* 提供テキスト:
本発明は、自動車等の乗物に適用される搭乗物保護装置に関する。
シートを車幅方向に沿った軸廻りに回転させつつ衝撃を緩和する技術が知られている(例えば、特許文献1〜8参照)。
特開2000−296732号公報 特開2004−299660号公報 特開2002−52966号公報 米国特許第3953068号明細書 米国特許第4215900号明細書 米国特許第6634708B2号明細書 米国特許第4154472号明細書 米国特許第6189946B1号明細書
しかしながら、可動側のシートがピン(ヒンジ)結合された構成(特許文献1、4〜6)では、ピン構造を作ることで、コスト高や重量増をまねき、また、衝突エネルギそのものを効率的に吸収しきれずに、大きなピーク荷重を発せさせたりする問題がある。また、円弧状のガイドを用いる構成(特許文献2、3)では、コスト高や重量増をまねき、また、重心位置より低い位置にガイドレールが有るため、特に衝突初期に搭乗物上部の運動エネルギを吸収することが困難である。同様にシートクッション後部を下降させる構成(特許文献7)では、シートを下降させる構造が複雑となり、また、重心より下のみの作用の上、衝突エネルギそのものを吸収しきることが困難である。さらに、シートと台車との相対変位によって該シートを回転と移動とをさせながらエネルギを吸収する構成(特許文献8)では、衝突初期に動かないためのストッパーの動作安定性や外部取り付け非線形バネ・ダンパシステムのスペース確保やコスト低減が困難である。

* 取り組む課題:
搭乗物保護装置に関する本文が挙げる特許文献のうち、米国特許の明細書をすべて書き出してください。 このあとのデータは、本文とは別の出典から取られたものです。

* 提供資料:
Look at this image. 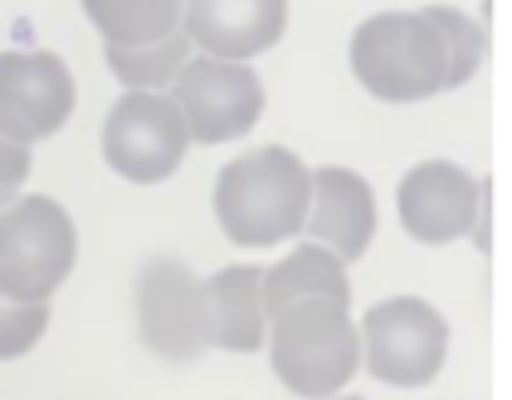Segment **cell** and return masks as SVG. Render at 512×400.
Returning a JSON list of instances; mask_svg holds the SVG:
<instances>
[{"mask_svg": "<svg viewBox=\"0 0 512 400\" xmlns=\"http://www.w3.org/2000/svg\"><path fill=\"white\" fill-rule=\"evenodd\" d=\"M104 44H152L180 28L184 0H80Z\"/></svg>", "mask_w": 512, "mask_h": 400, "instance_id": "cell-15", "label": "cell"}, {"mask_svg": "<svg viewBox=\"0 0 512 400\" xmlns=\"http://www.w3.org/2000/svg\"><path fill=\"white\" fill-rule=\"evenodd\" d=\"M104 60H108L112 76L124 84V92H164V88H172L176 72L192 60V44L176 28L172 36L152 40V44H132V48L108 44Z\"/></svg>", "mask_w": 512, "mask_h": 400, "instance_id": "cell-16", "label": "cell"}, {"mask_svg": "<svg viewBox=\"0 0 512 400\" xmlns=\"http://www.w3.org/2000/svg\"><path fill=\"white\" fill-rule=\"evenodd\" d=\"M356 80L388 104H412L444 92L448 56L436 24L424 12H376L348 44Z\"/></svg>", "mask_w": 512, "mask_h": 400, "instance_id": "cell-3", "label": "cell"}, {"mask_svg": "<svg viewBox=\"0 0 512 400\" xmlns=\"http://www.w3.org/2000/svg\"><path fill=\"white\" fill-rule=\"evenodd\" d=\"M100 144L116 176L128 184H160L180 168L192 140L172 96L124 92L104 116Z\"/></svg>", "mask_w": 512, "mask_h": 400, "instance_id": "cell-6", "label": "cell"}, {"mask_svg": "<svg viewBox=\"0 0 512 400\" xmlns=\"http://www.w3.org/2000/svg\"><path fill=\"white\" fill-rule=\"evenodd\" d=\"M304 296H324L336 304H352V284L344 272V260L332 256L324 244H296L284 260H276L272 268H260V300L264 312L272 316L276 308L304 300Z\"/></svg>", "mask_w": 512, "mask_h": 400, "instance_id": "cell-14", "label": "cell"}, {"mask_svg": "<svg viewBox=\"0 0 512 400\" xmlns=\"http://www.w3.org/2000/svg\"><path fill=\"white\" fill-rule=\"evenodd\" d=\"M312 244H324L332 256L360 260L376 236V196L372 184L340 164H320L312 172V200L304 216Z\"/></svg>", "mask_w": 512, "mask_h": 400, "instance_id": "cell-12", "label": "cell"}, {"mask_svg": "<svg viewBox=\"0 0 512 400\" xmlns=\"http://www.w3.org/2000/svg\"><path fill=\"white\" fill-rule=\"evenodd\" d=\"M420 12L436 24V32H440V40H444V56H448L444 92H452V88H460L464 80H472V72L480 68L484 48H488V36H484V28H480L472 16H464V12L452 8V4H428V8H420Z\"/></svg>", "mask_w": 512, "mask_h": 400, "instance_id": "cell-17", "label": "cell"}, {"mask_svg": "<svg viewBox=\"0 0 512 400\" xmlns=\"http://www.w3.org/2000/svg\"><path fill=\"white\" fill-rule=\"evenodd\" d=\"M204 288V324L208 348L224 352H256L268 336V312L260 300V268L256 264H228L200 280Z\"/></svg>", "mask_w": 512, "mask_h": 400, "instance_id": "cell-13", "label": "cell"}, {"mask_svg": "<svg viewBox=\"0 0 512 400\" xmlns=\"http://www.w3.org/2000/svg\"><path fill=\"white\" fill-rule=\"evenodd\" d=\"M48 332V304H16L0 296V360L28 356Z\"/></svg>", "mask_w": 512, "mask_h": 400, "instance_id": "cell-18", "label": "cell"}, {"mask_svg": "<svg viewBox=\"0 0 512 400\" xmlns=\"http://www.w3.org/2000/svg\"><path fill=\"white\" fill-rule=\"evenodd\" d=\"M360 356L372 380L392 388H424L448 356V320L424 296H392L364 312Z\"/></svg>", "mask_w": 512, "mask_h": 400, "instance_id": "cell-5", "label": "cell"}, {"mask_svg": "<svg viewBox=\"0 0 512 400\" xmlns=\"http://www.w3.org/2000/svg\"><path fill=\"white\" fill-rule=\"evenodd\" d=\"M312 200V172L280 144L240 152L212 188L220 232L240 248H272L304 228Z\"/></svg>", "mask_w": 512, "mask_h": 400, "instance_id": "cell-1", "label": "cell"}, {"mask_svg": "<svg viewBox=\"0 0 512 400\" xmlns=\"http://www.w3.org/2000/svg\"><path fill=\"white\" fill-rule=\"evenodd\" d=\"M136 332L164 360H196L208 348L204 288L176 256H156L136 272Z\"/></svg>", "mask_w": 512, "mask_h": 400, "instance_id": "cell-8", "label": "cell"}, {"mask_svg": "<svg viewBox=\"0 0 512 400\" xmlns=\"http://www.w3.org/2000/svg\"><path fill=\"white\" fill-rule=\"evenodd\" d=\"M172 104L192 144H224L256 128L264 116V84L248 64L192 56L172 80Z\"/></svg>", "mask_w": 512, "mask_h": 400, "instance_id": "cell-7", "label": "cell"}, {"mask_svg": "<svg viewBox=\"0 0 512 400\" xmlns=\"http://www.w3.org/2000/svg\"><path fill=\"white\" fill-rule=\"evenodd\" d=\"M28 168H32V148L0 136V204H8L20 192V184L28 180Z\"/></svg>", "mask_w": 512, "mask_h": 400, "instance_id": "cell-19", "label": "cell"}, {"mask_svg": "<svg viewBox=\"0 0 512 400\" xmlns=\"http://www.w3.org/2000/svg\"><path fill=\"white\" fill-rule=\"evenodd\" d=\"M268 356L276 380L304 396L324 400L336 396L360 372V332L352 324L348 304L304 296L268 316Z\"/></svg>", "mask_w": 512, "mask_h": 400, "instance_id": "cell-2", "label": "cell"}, {"mask_svg": "<svg viewBox=\"0 0 512 400\" xmlns=\"http://www.w3.org/2000/svg\"><path fill=\"white\" fill-rule=\"evenodd\" d=\"M400 224L420 244H452L476 224L480 184L468 168L452 160H420L404 172L396 188Z\"/></svg>", "mask_w": 512, "mask_h": 400, "instance_id": "cell-10", "label": "cell"}, {"mask_svg": "<svg viewBox=\"0 0 512 400\" xmlns=\"http://www.w3.org/2000/svg\"><path fill=\"white\" fill-rule=\"evenodd\" d=\"M324 400H364V396H324Z\"/></svg>", "mask_w": 512, "mask_h": 400, "instance_id": "cell-20", "label": "cell"}, {"mask_svg": "<svg viewBox=\"0 0 512 400\" xmlns=\"http://www.w3.org/2000/svg\"><path fill=\"white\" fill-rule=\"evenodd\" d=\"M76 108V84L68 64L40 52H0V136L36 144L68 124Z\"/></svg>", "mask_w": 512, "mask_h": 400, "instance_id": "cell-9", "label": "cell"}, {"mask_svg": "<svg viewBox=\"0 0 512 400\" xmlns=\"http://www.w3.org/2000/svg\"><path fill=\"white\" fill-rule=\"evenodd\" d=\"M76 264V224L52 196L0 204V296L48 304Z\"/></svg>", "mask_w": 512, "mask_h": 400, "instance_id": "cell-4", "label": "cell"}, {"mask_svg": "<svg viewBox=\"0 0 512 400\" xmlns=\"http://www.w3.org/2000/svg\"><path fill=\"white\" fill-rule=\"evenodd\" d=\"M288 24V0H184L180 32L216 60H252L268 52Z\"/></svg>", "mask_w": 512, "mask_h": 400, "instance_id": "cell-11", "label": "cell"}]
</instances>
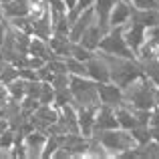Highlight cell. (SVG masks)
<instances>
[{"instance_id":"obj_25","label":"cell","mask_w":159,"mask_h":159,"mask_svg":"<svg viewBox=\"0 0 159 159\" xmlns=\"http://www.w3.org/2000/svg\"><path fill=\"white\" fill-rule=\"evenodd\" d=\"M54 99V89L51 83H43L40 85V93H39V103L40 105H52Z\"/></svg>"},{"instance_id":"obj_11","label":"cell","mask_w":159,"mask_h":159,"mask_svg":"<svg viewBox=\"0 0 159 159\" xmlns=\"http://www.w3.org/2000/svg\"><path fill=\"white\" fill-rule=\"evenodd\" d=\"M93 22H95V12H93V8H87V10H83L81 14H79L77 18L73 20V22H70L69 39L73 40V43H77V40L83 36V32H85Z\"/></svg>"},{"instance_id":"obj_23","label":"cell","mask_w":159,"mask_h":159,"mask_svg":"<svg viewBox=\"0 0 159 159\" xmlns=\"http://www.w3.org/2000/svg\"><path fill=\"white\" fill-rule=\"evenodd\" d=\"M95 51H89V48H85L81 43H73L70 40V52H69V57H73V58H79V61H83V62H87L91 58V54H93Z\"/></svg>"},{"instance_id":"obj_12","label":"cell","mask_w":159,"mask_h":159,"mask_svg":"<svg viewBox=\"0 0 159 159\" xmlns=\"http://www.w3.org/2000/svg\"><path fill=\"white\" fill-rule=\"evenodd\" d=\"M95 113H97V107H79L77 109V125H79V133L81 135H85V137L93 135Z\"/></svg>"},{"instance_id":"obj_28","label":"cell","mask_w":159,"mask_h":159,"mask_svg":"<svg viewBox=\"0 0 159 159\" xmlns=\"http://www.w3.org/2000/svg\"><path fill=\"white\" fill-rule=\"evenodd\" d=\"M133 8H139V10H149V8H159V0H131Z\"/></svg>"},{"instance_id":"obj_27","label":"cell","mask_w":159,"mask_h":159,"mask_svg":"<svg viewBox=\"0 0 159 159\" xmlns=\"http://www.w3.org/2000/svg\"><path fill=\"white\" fill-rule=\"evenodd\" d=\"M145 40H147V43L159 52V26H151V28H147V32H145Z\"/></svg>"},{"instance_id":"obj_18","label":"cell","mask_w":159,"mask_h":159,"mask_svg":"<svg viewBox=\"0 0 159 159\" xmlns=\"http://www.w3.org/2000/svg\"><path fill=\"white\" fill-rule=\"evenodd\" d=\"M47 43H48V47H51V51L54 52V57H58V58L69 57V52H70V39L69 36L51 34V39H48Z\"/></svg>"},{"instance_id":"obj_19","label":"cell","mask_w":159,"mask_h":159,"mask_svg":"<svg viewBox=\"0 0 159 159\" xmlns=\"http://www.w3.org/2000/svg\"><path fill=\"white\" fill-rule=\"evenodd\" d=\"M115 117H117V123H119V129H125V131H131V129L137 125L135 115H133L131 107H127V105L117 107L115 109Z\"/></svg>"},{"instance_id":"obj_21","label":"cell","mask_w":159,"mask_h":159,"mask_svg":"<svg viewBox=\"0 0 159 159\" xmlns=\"http://www.w3.org/2000/svg\"><path fill=\"white\" fill-rule=\"evenodd\" d=\"M65 66L69 75H77V77H87V65L79 58L73 57H65Z\"/></svg>"},{"instance_id":"obj_5","label":"cell","mask_w":159,"mask_h":159,"mask_svg":"<svg viewBox=\"0 0 159 159\" xmlns=\"http://www.w3.org/2000/svg\"><path fill=\"white\" fill-rule=\"evenodd\" d=\"M97 51L105 52V54H113V57H123V58H137L135 52L129 48V44L125 43L123 36V26H111L109 30L103 34L101 43H99Z\"/></svg>"},{"instance_id":"obj_22","label":"cell","mask_w":159,"mask_h":159,"mask_svg":"<svg viewBox=\"0 0 159 159\" xmlns=\"http://www.w3.org/2000/svg\"><path fill=\"white\" fill-rule=\"evenodd\" d=\"M8 89V99H12V101H22L24 99V79H14L12 83H8L6 85Z\"/></svg>"},{"instance_id":"obj_13","label":"cell","mask_w":159,"mask_h":159,"mask_svg":"<svg viewBox=\"0 0 159 159\" xmlns=\"http://www.w3.org/2000/svg\"><path fill=\"white\" fill-rule=\"evenodd\" d=\"M129 20H131V4L125 2V0H117L113 10H111V16H109V28L111 26H123Z\"/></svg>"},{"instance_id":"obj_9","label":"cell","mask_w":159,"mask_h":159,"mask_svg":"<svg viewBox=\"0 0 159 159\" xmlns=\"http://www.w3.org/2000/svg\"><path fill=\"white\" fill-rule=\"evenodd\" d=\"M119 123H117L115 117V109L107 107V105H99L97 113H95V125H93V133L95 131H107V129H117Z\"/></svg>"},{"instance_id":"obj_24","label":"cell","mask_w":159,"mask_h":159,"mask_svg":"<svg viewBox=\"0 0 159 159\" xmlns=\"http://www.w3.org/2000/svg\"><path fill=\"white\" fill-rule=\"evenodd\" d=\"M14 79H18V69H16L12 62H4L2 70H0V83H2V85H8V83H12Z\"/></svg>"},{"instance_id":"obj_36","label":"cell","mask_w":159,"mask_h":159,"mask_svg":"<svg viewBox=\"0 0 159 159\" xmlns=\"http://www.w3.org/2000/svg\"><path fill=\"white\" fill-rule=\"evenodd\" d=\"M125 2H131V0H125Z\"/></svg>"},{"instance_id":"obj_6","label":"cell","mask_w":159,"mask_h":159,"mask_svg":"<svg viewBox=\"0 0 159 159\" xmlns=\"http://www.w3.org/2000/svg\"><path fill=\"white\" fill-rule=\"evenodd\" d=\"M97 93H99V101L101 105L117 109L119 105H123V89L115 83L107 81V83H97Z\"/></svg>"},{"instance_id":"obj_37","label":"cell","mask_w":159,"mask_h":159,"mask_svg":"<svg viewBox=\"0 0 159 159\" xmlns=\"http://www.w3.org/2000/svg\"><path fill=\"white\" fill-rule=\"evenodd\" d=\"M157 58H159V52H157Z\"/></svg>"},{"instance_id":"obj_20","label":"cell","mask_w":159,"mask_h":159,"mask_svg":"<svg viewBox=\"0 0 159 159\" xmlns=\"http://www.w3.org/2000/svg\"><path fill=\"white\" fill-rule=\"evenodd\" d=\"M139 66L143 70V77H147L153 85L159 87V58H145V61H139Z\"/></svg>"},{"instance_id":"obj_3","label":"cell","mask_w":159,"mask_h":159,"mask_svg":"<svg viewBox=\"0 0 159 159\" xmlns=\"http://www.w3.org/2000/svg\"><path fill=\"white\" fill-rule=\"evenodd\" d=\"M91 137L99 141V143L105 147V151L109 153V157H119L121 153H125L127 149L135 147V139H133L131 131H125V129H107V131H95Z\"/></svg>"},{"instance_id":"obj_29","label":"cell","mask_w":159,"mask_h":159,"mask_svg":"<svg viewBox=\"0 0 159 159\" xmlns=\"http://www.w3.org/2000/svg\"><path fill=\"white\" fill-rule=\"evenodd\" d=\"M149 127L159 129V107L151 109V115H149Z\"/></svg>"},{"instance_id":"obj_2","label":"cell","mask_w":159,"mask_h":159,"mask_svg":"<svg viewBox=\"0 0 159 159\" xmlns=\"http://www.w3.org/2000/svg\"><path fill=\"white\" fill-rule=\"evenodd\" d=\"M153 85L147 77H139L123 89V105L133 109H153Z\"/></svg>"},{"instance_id":"obj_26","label":"cell","mask_w":159,"mask_h":159,"mask_svg":"<svg viewBox=\"0 0 159 159\" xmlns=\"http://www.w3.org/2000/svg\"><path fill=\"white\" fill-rule=\"evenodd\" d=\"M69 81H70L69 73H54L51 85H52V89H69Z\"/></svg>"},{"instance_id":"obj_17","label":"cell","mask_w":159,"mask_h":159,"mask_svg":"<svg viewBox=\"0 0 159 159\" xmlns=\"http://www.w3.org/2000/svg\"><path fill=\"white\" fill-rule=\"evenodd\" d=\"M28 54L39 57V58H43V61H51V58H54V52L51 51L48 43L44 39H39V36H30V43H28Z\"/></svg>"},{"instance_id":"obj_8","label":"cell","mask_w":159,"mask_h":159,"mask_svg":"<svg viewBox=\"0 0 159 159\" xmlns=\"http://www.w3.org/2000/svg\"><path fill=\"white\" fill-rule=\"evenodd\" d=\"M145 32H147V28L141 26V24H137V22H131V20H129L127 24H123L125 43L129 44V48H131L133 52H137L139 47L145 43Z\"/></svg>"},{"instance_id":"obj_4","label":"cell","mask_w":159,"mask_h":159,"mask_svg":"<svg viewBox=\"0 0 159 159\" xmlns=\"http://www.w3.org/2000/svg\"><path fill=\"white\" fill-rule=\"evenodd\" d=\"M69 89L73 93L75 99V107H99V93H97V83L89 77H77V75H70L69 81Z\"/></svg>"},{"instance_id":"obj_32","label":"cell","mask_w":159,"mask_h":159,"mask_svg":"<svg viewBox=\"0 0 159 159\" xmlns=\"http://www.w3.org/2000/svg\"><path fill=\"white\" fill-rule=\"evenodd\" d=\"M153 103H155V107H159V87L157 85L153 89Z\"/></svg>"},{"instance_id":"obj_33","label":"cell","mask_w":159,"mask_h":159,"mask_svg":"<svg viewBox=\"0 0 159 159\" xmlns=\"http://www.w3.org/2000/svg\"><path fill=\"white\" fill-rule=\"evenodd\" d=\"M32 6H40V4H47V0H28Z\"/></svg>"},{"instance_id":"obj_7","label":"cell","mask_w":159,"mask_h":159,"mask_svg":"<svg viewBox=\"0 0 159 159\" xmlns=\"http://www.w3.org/2000/svg\"><path fill=\"white\" fill-rule=\"evenodd\" d=\"M85 65H87V77L93 79L95 83H107L109 81V66L99 51H95L91 54V58Z\"/></svg>"},{"instance_id":"obj_14","label":"cell","mask_w":159,"mask_h":159,"mask_svg":"<svg viewBox=\"0 0 159 159\" xmlns=\"http://www.w3.org/2000/svg\"><path fill=\"white\" fill-rule=\"evenodd\" d=\"M105 28H101L97 24V20H95L93 24H91L89 28H87L85 32H83V36L77 40V43H81L85 48H89V51H97L99 48V43H101V39H103V34H105Z\"/></svg>"},{"instance_id":"obj_34","label":"cell","mask_w":159,"mask_h":159,"mask_svg":"<svg viewBox=\"0 0 159 159\" xmlns=\"http://www.w3.org/2000/svg\"><path fill=\"white\" fill-rule=\"evenodd\" d=\"M4 18V16H2V6H0V20H2Z\"/></svg>"},{"instance_id":"obj_31","label":"cell","mask_w":159,"mask_h":159,"mask_svg":"<svg viewBox=\"0 0 159 159\" xmlns=\"http://www.w3.org/2000/svg\"><path fill=\"white\" fill-rule=\"evenodd\" d=\"M62 2H65V6H66V12H69V10H73V8L77 6V2H79V0H62Z\"/></svg>"},{"instance_id":"obj_30","label":"cell","mask_w":159,"mask_h":159,"mask_svg":"<svg viewBox=\"0 0 159 159\" xmlns=\"http://www.w3.org/2000/svg\"><path fill=\"white\" fill-rule=\"evenodd\" d=\"M6 28H8V20L2 18V20H0V47H2V40H4V34H6Z\"/></svg>"},{"instance_id":"obj_35","label":"cell","mask_w":159,"mask_h":159,"mask_svg":"<svg viewBox=\"0 0 159 159\" xmlns=\"http://www.w3.org/2000/svg\"><path fill=\"white\" fill-rule=\"evenodd\" d=\"M8 2V0H0V6H2V4H6Z\"/></svg>"},{"instance_id":"obj_15","label":"cell","mask_w":159,"mask_h":159,"mask_svg":"<svg viewBox=\"0 0 159 159\" xmlns=\"http://www.w3.org/2000/svg\"><path fill=\"white\" fill-rule=\"evenodd\" d=\"M32 4L28 0H8L2 4V16L4 18H18V16H28L30 14Z\"/></svg>"},{"instance_id":"obj_10","label":"cell","mask_w":159,"mask_h":159,"mask_svg":"<svg viewBox=\"0 0 159 159\" xmlns=\"http://www.w3.org/2000/svg\"><path fill=\"white\" fill-rule=\"evenodd\" d=\"M22 143H24V149H26V157H40L43 147L47 143V133L32 129V131L24 133Z\"/></svg>"},{"instance_id":"obj_16","label":"cell","mask_w":159,"mask_h":159,"mask_svg":"<svg viewBox=\"0 0 159 159\" xmlns=\"http://www.w3.org/2000/svg\"><path fill=\"white\" fill-rule=\"evenodd\" d=\"M117 0H95L93 2V12H95V20L101 28L109 30V16H111V10L115 6Z\"/></svg>"},{"instance_id":"obj_1","label":"cell","mask_w":159,"mask_h":159,"mask_svg":"<svg viewBox=\"0 0 159 159\" xmlns=\"http://www.w3.org/2000/svg\"><path fill=\"white\" fill-rule=\"evenodd\" d=\"M101 54H103V58H105V62L109 66V81L119 85L121 89H125V87H127L129 83H133L135 79L143 77V70H141L137 58L113 57V54H105V52H101Z\"/></svg>"}]
</instances>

* この問題の解答:
米国特許第3953068号明細書、米国特許第4215900号明細書、米国特許第6634708B2号明細書、米国特許第4154472号明細書、米国特許第6189946B1号明細書